I feel like an utterly damaged person. I destroy blogs even, and create new ones, trying to make sense of my world. I have a love-hate relationship with my sexuality. I can’t seem to find the peace and serenity that is promised by a God that I do not understand, nor accept. I know there is someway, some how that I can find myself coming out of this dark cloud that I wandered into years ago.
I mentioned I feel like direction would do me good. How do I find that? There was a time when I was directed, motivated, ambitious and knew what I wanted out of life. But now I am lost. I have no idea how to get where I feel comfortable with myself. I don’t know how to get to a point where I don’t want to rip my own head off and throw it down the street to see how far it’ll roll. I don’t know how to set my priorities anymore…it’s like I’ve forgotten what should be the most important.
I am not thrilled with my job.
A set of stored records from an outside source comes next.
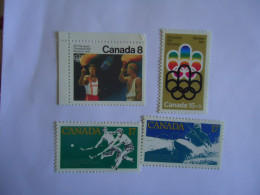 CANADA MNH  4 STAMPS  SPORT  OLYMPIC GAME MONTEAL 1966 - Estate 1976: Montreal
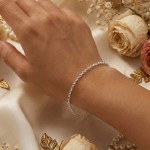 Armbånd i hvitt gull 14kt, 19 cm - 16991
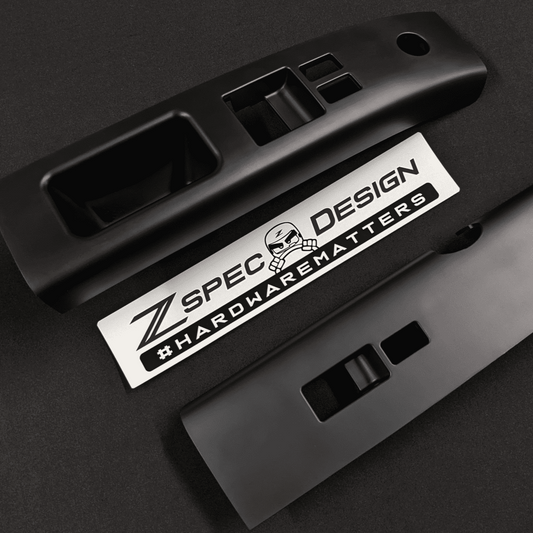 ZSPEC 350z Z33 Interior Door Window Switch Finisher Set for LHD '03-05, Black - ZSD-004254-  DRIVEN - 1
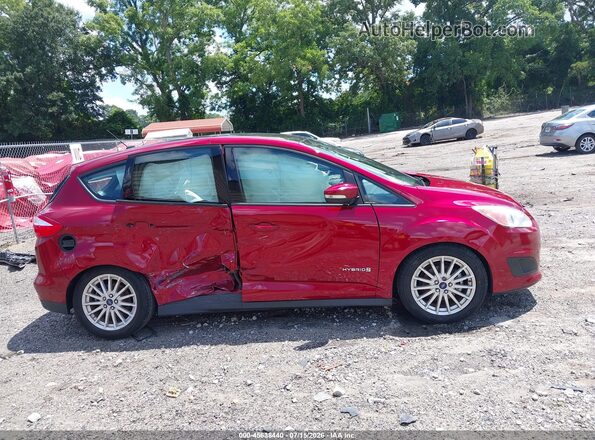1FADP5AUXGL120043 2016 FORD C-MAX HYBRID Красный Вид задней части салона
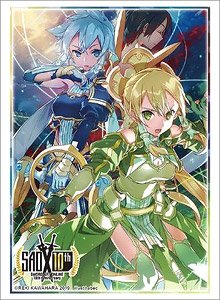 Bushiroad Sleeve Collection HG Vol.2342 Dengeki Bunko Sword Art Online Alicization Awakening [Sinon & Leafa & Kirito] (Card Sleeve)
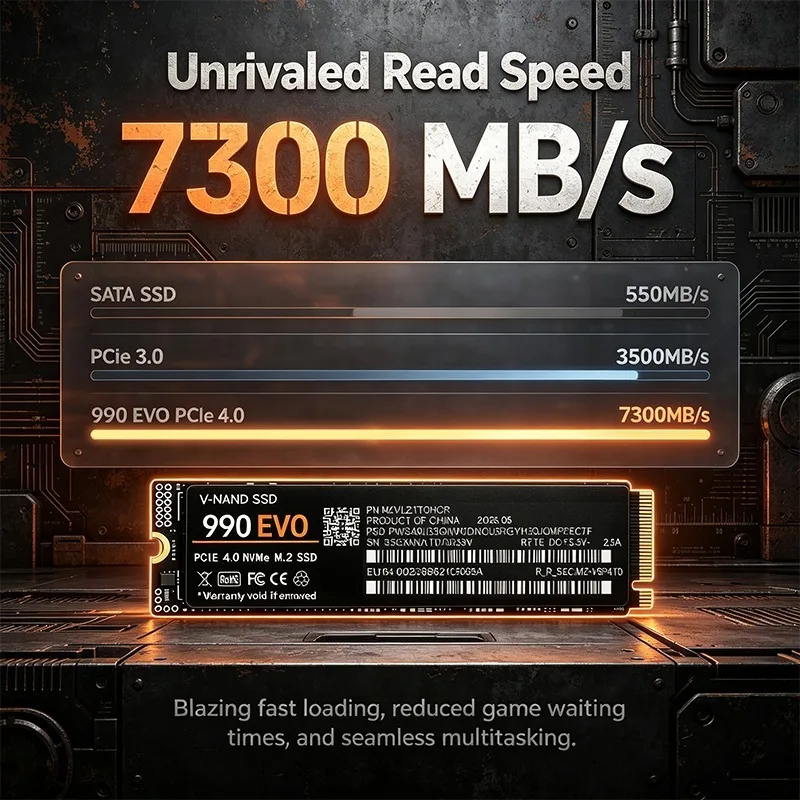 SSD M.2 NVMe 990 EVO PCIe 4.0  - M.2 Nvme 4Tb Pcie 4.0 Ssd ulasan dan harga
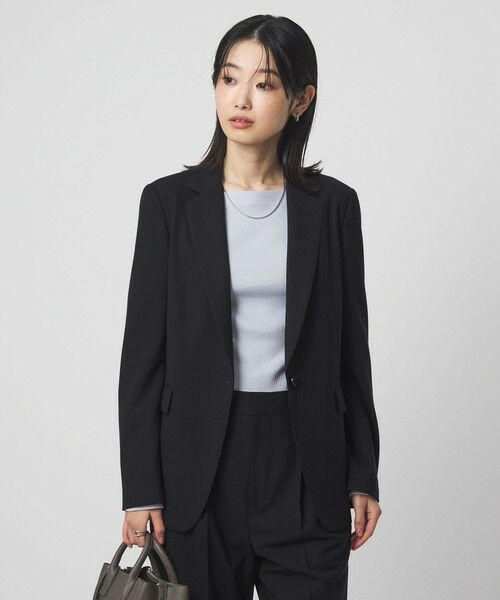 green label relaxing / グリーンレーベル リラクシング テーラードジャケット | ［size SHORTあり］カチリラ シングル テーラード ジャケット ウォッシャブル ストレッチ | 詳細23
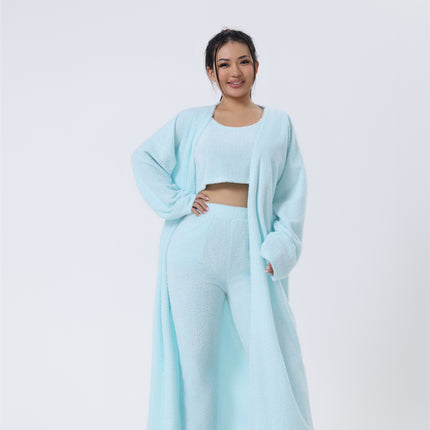 Cozy Pajama Set, 3 Piece Lounge Set, Cute Loungewear, Warm Suit Sets,
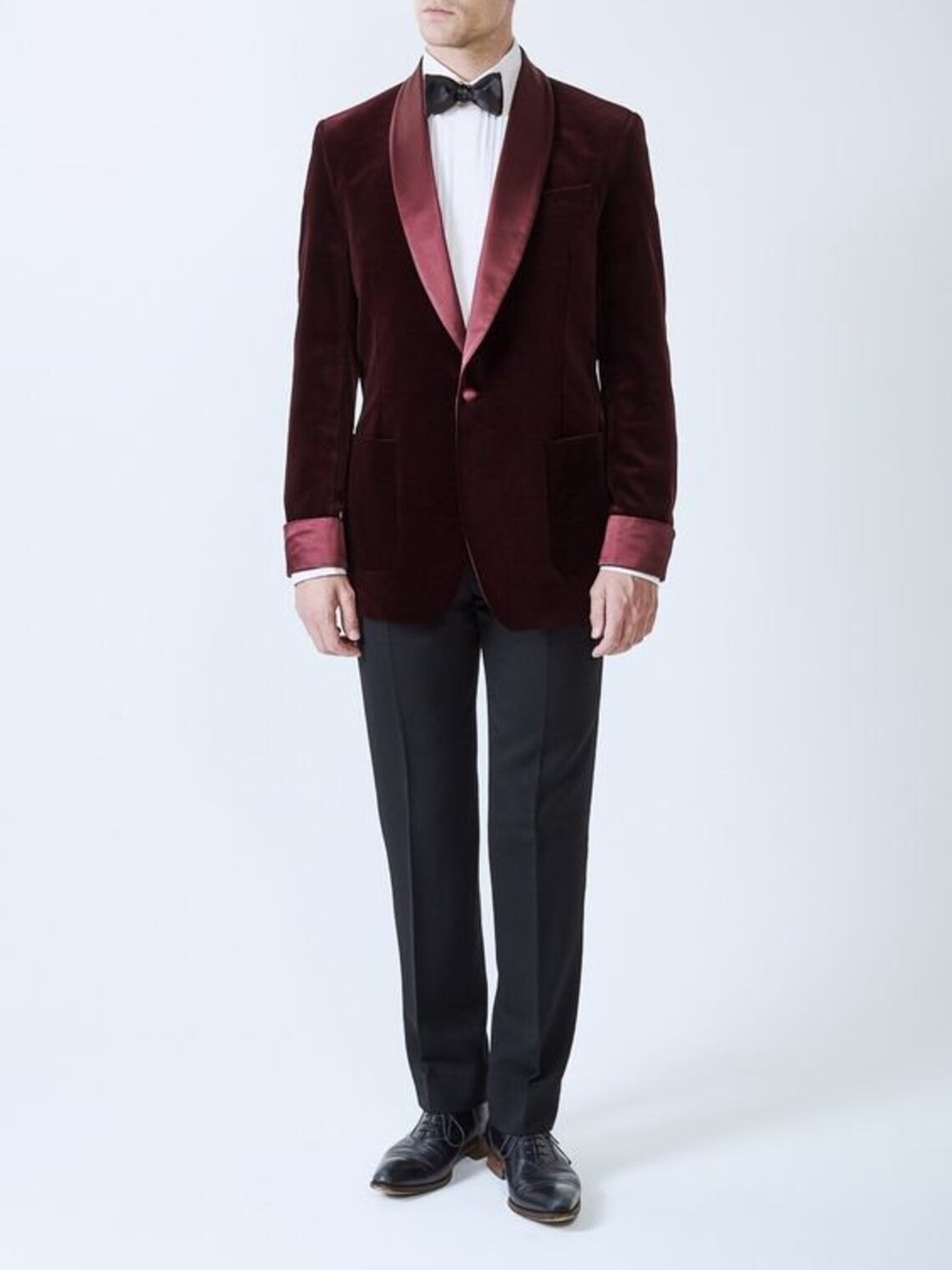 Mens Tuxedo Jacket Burgundy Velvet Jacket mens Slim Fit Jacket Etsy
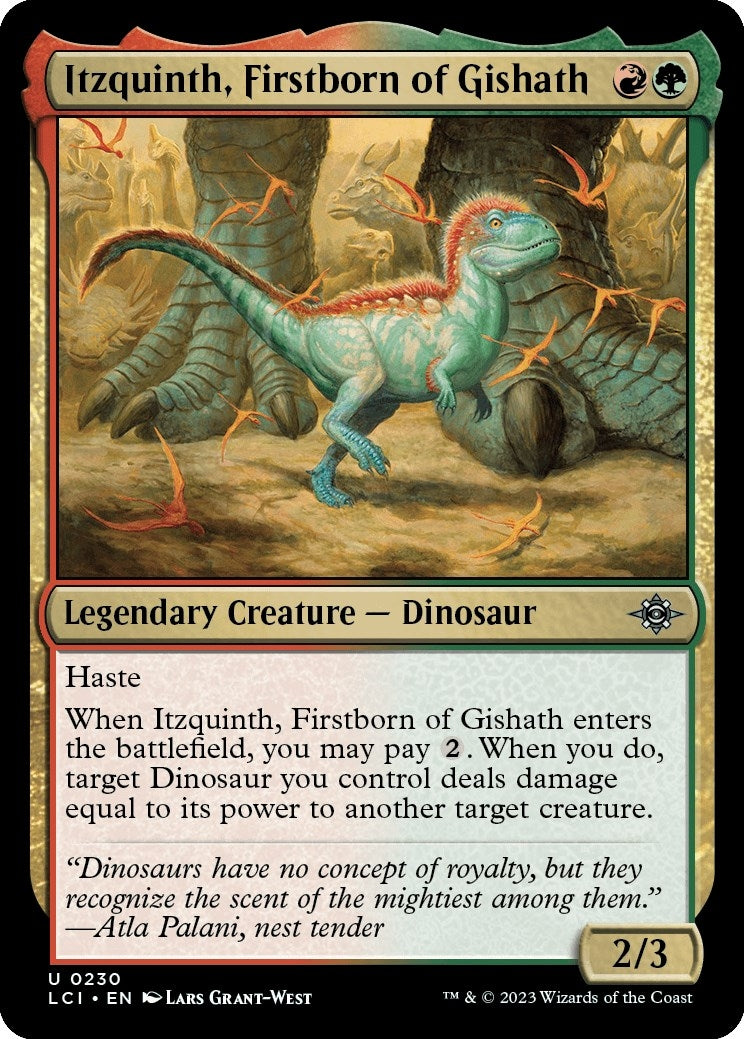 Image for Itzquinth, Firstborn of Gishath (230) - Magic: The Gathering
It’s with a great employer, and it’s a job I’ve done before, but I had busted my ass off so hard to NOT do this job anymore and now I’m back in it. I know I’m lacking patience, but I used to have things to look forward to as a way of dealing with stress. Now, I don’t know what to look forward to. Any goals I had for life, just seem insurmountable and too many.
I don’t like any of this.
I don’t like me, right now.
I don’t like my life right now.
And I’m on a fucking repeat…because I’ve said this all before.
But I’m sick of it.
I’m truly sick of the fact that my life has become nothing but work and no play, nothing but trying to get out of the hole I feel like I’m in. I just want to enjoy something….anything…
My thoughts are completely sporadic, not clear and going 100 million miles per hour in a billion different directions. When will it stop?